Nashville

Nashville Analysis

Nashville is the perfect city in which to create a metaphor linking show business with the business of politics in America. No other city in America is so uniquely connected and defined by a specific genre of artistic expression and in the pre-Rap world of 1975, no other musical genre could be so immediately recognized by the external expression of homogenous aspects of marketing utterly lacking in any individuality. Even after Willie Nelson grew his hair out, one could identify the country music singers at the Grammy Awards from any the representatives of any other pop music genre. Or, to put it plainly: Nashville could most easily become a setting in which the division of America along both musical and political lines could be most starkly established with the least amount of work.

This is an important and essential concept to the construction of the film because if Nashville can be said to be about any one particular thing, it is about the future of politics in America. Made in the midst of the Great American Malaise created by scandals causing the country to question itself like Watergate and the Vietnam War and in the vacuum created by the possibilities raised of what might have been had JFK, MLK, RFK and Malcolm X not all been assassinated in the 1960’s, the one thing that Nashville most certainly cannot be said to be about is politics in 1975.

By that point—a year after Nixon’s resignation and still more than a half a decade away from the country election a former actor as its Chief Executive, the connection between the marketing of entertainment and the marketing of politicians was barely a blip on the radar of public consciousness. The screenwriter and director of Nashville-- Joan Tewkesbury and Robert Altman—apparently saw something going on that nearly everybody else was missing. The most amazing thing about Nashville is how incredibly prescient it was in creating a canvas in 1975 upon which they painted a portrait that looked much close to 2016.

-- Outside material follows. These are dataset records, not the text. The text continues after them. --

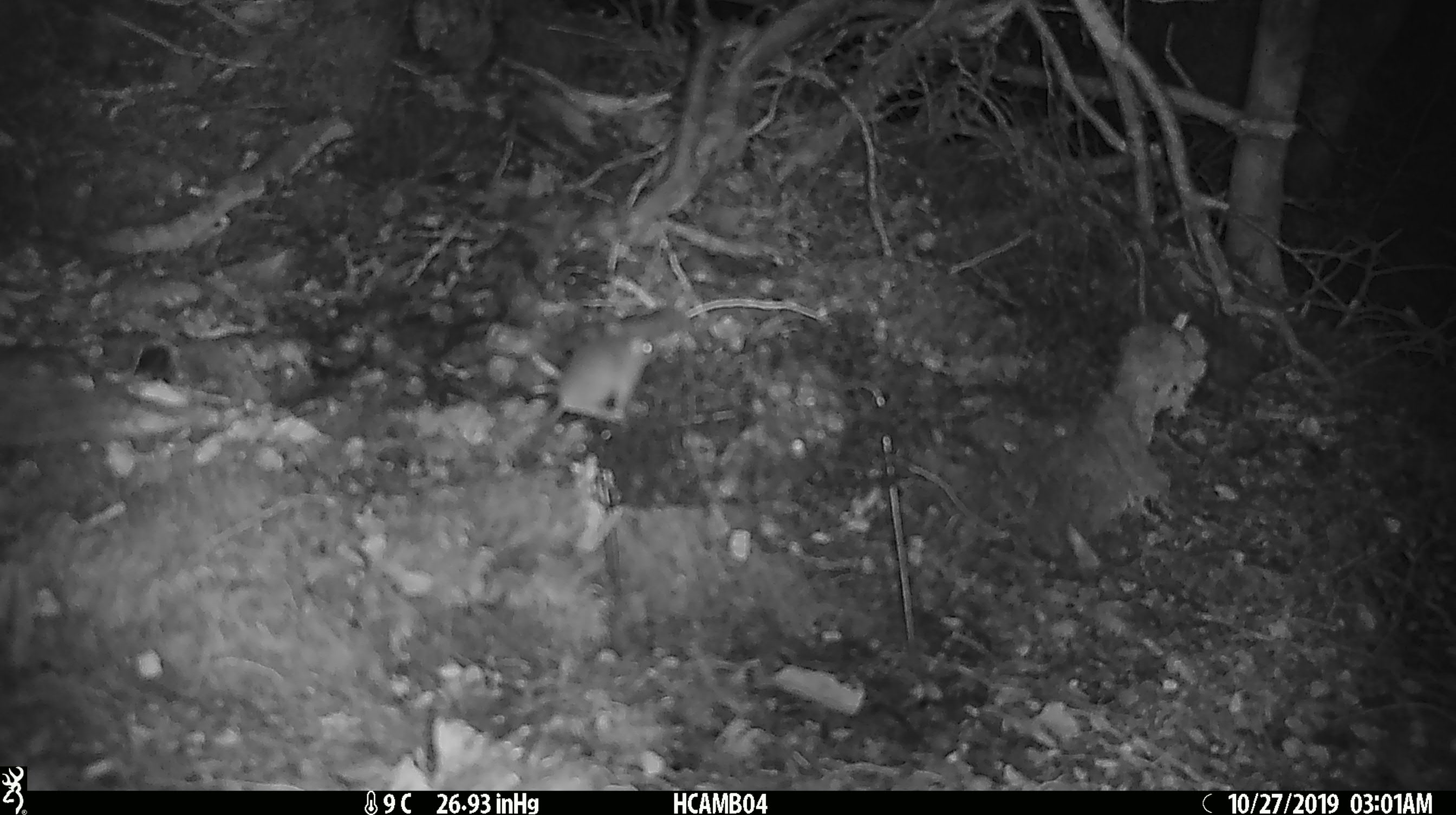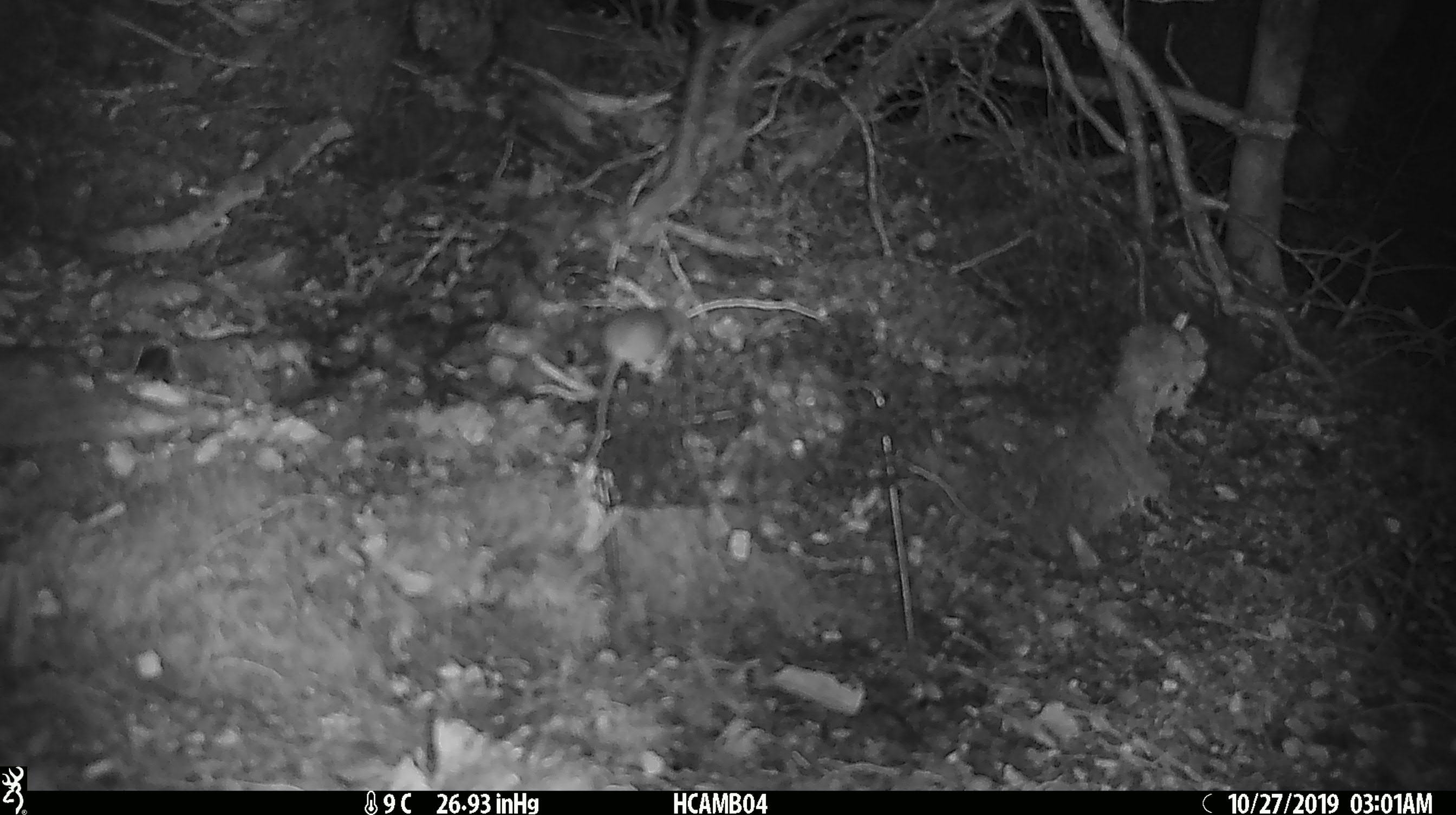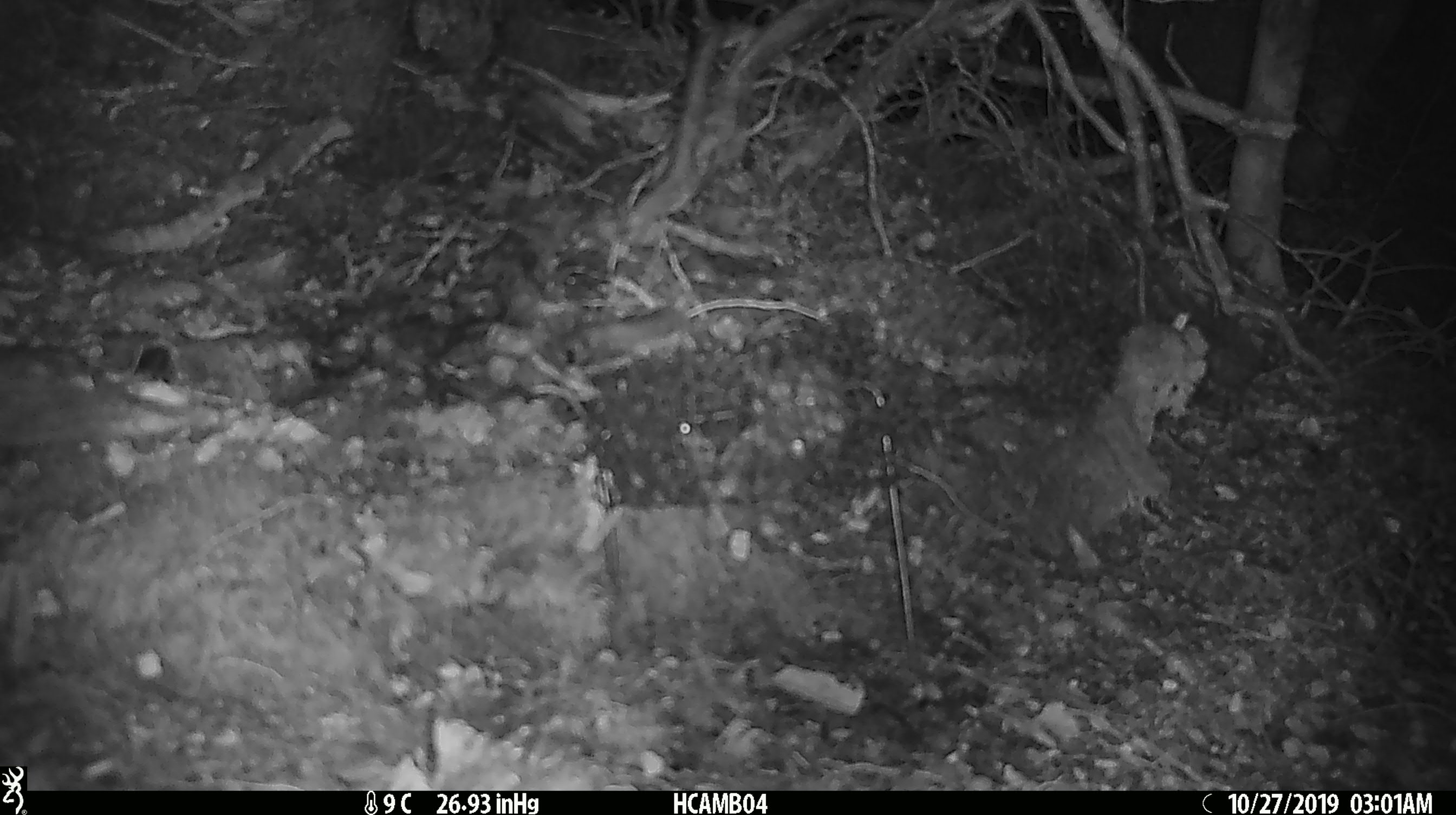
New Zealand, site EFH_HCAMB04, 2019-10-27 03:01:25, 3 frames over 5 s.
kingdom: Animalia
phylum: Chordata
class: Mammalia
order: Rodentia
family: Muridae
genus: Mus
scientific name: Mus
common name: mouse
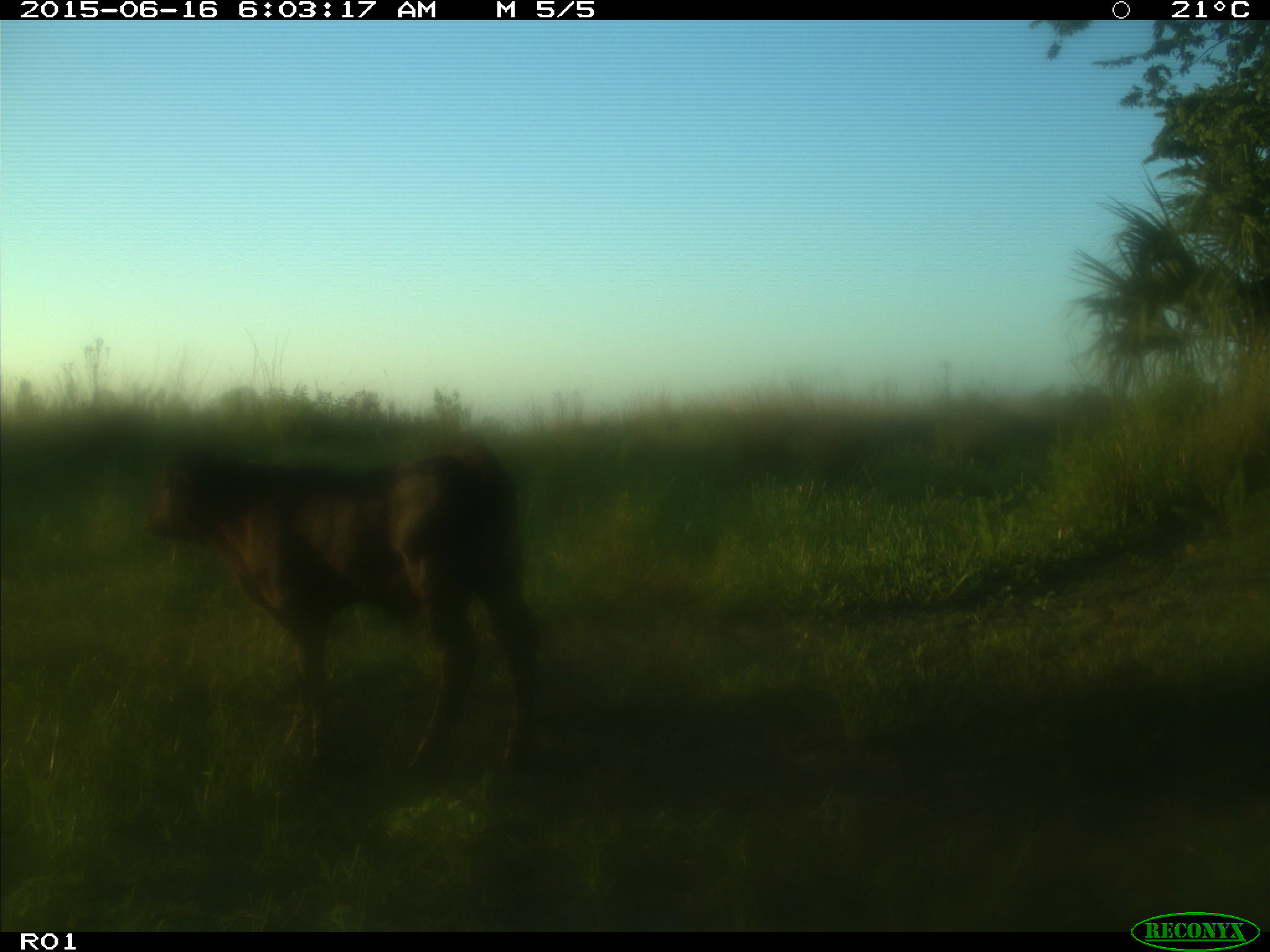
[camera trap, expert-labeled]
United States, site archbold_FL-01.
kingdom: Animalia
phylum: Chordata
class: Mammalia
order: Artiodactyla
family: Bovidae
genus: Bos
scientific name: Bos taurus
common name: domestic cow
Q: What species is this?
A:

The line between the selling of country music and the selling of a Presidential candidate is actually—incredibly—more blurry in the film than it became in the real life Presidential election of 2016. The empty and simple-minded platitudes of the unseen candidate are indistinguishable from the empty and simple minded lyrics of a country music song.

“…with people all over this country...I'm often confronted with the statement - 'I don't want to get mixed up in politics,' or 'I'm tired of politics,' or 'I'm not interested.' Almost as often, someone said, 'I can't do anything about it anyway.' Let me point out two things. Number One: All of us are deeply involved with politics whether we know it or not and whether we like it or not. And Number Two: We can do something about it. When you pay more for an automobile than it cost Columbus to make his first voyage to America, that's politics.”

And:

“I pray my sons won't go to war
But if they must, they must.
I share our country's motto
And in God I place my trust.
We may have had our ups and downs
Our times of trials and fears.
But we must be doin' somethin' right
To last 200 years.

One can well imagine a candidate stripping the lyrics into a straightened-out prose and delivering it as a stump speech. Likewise, it is not hard to imagine the candidate’s speech above being sliced and diced to serve as lyrics for a tune pouring out of dollars store with a sound system tuned into a local country music station.

It’s not hard to imagine that now, that is. In 1975, it would have been much more difficult, but the world has changed quite a bit since then. And what is more amazing than anything, perhaps, is the America of the 2016 looks more like the 1975 of Nashville than it does the future predicted by 2001: A Space Odyssey, A Clockwork Orange or even Conquest of the Planet of the Apes.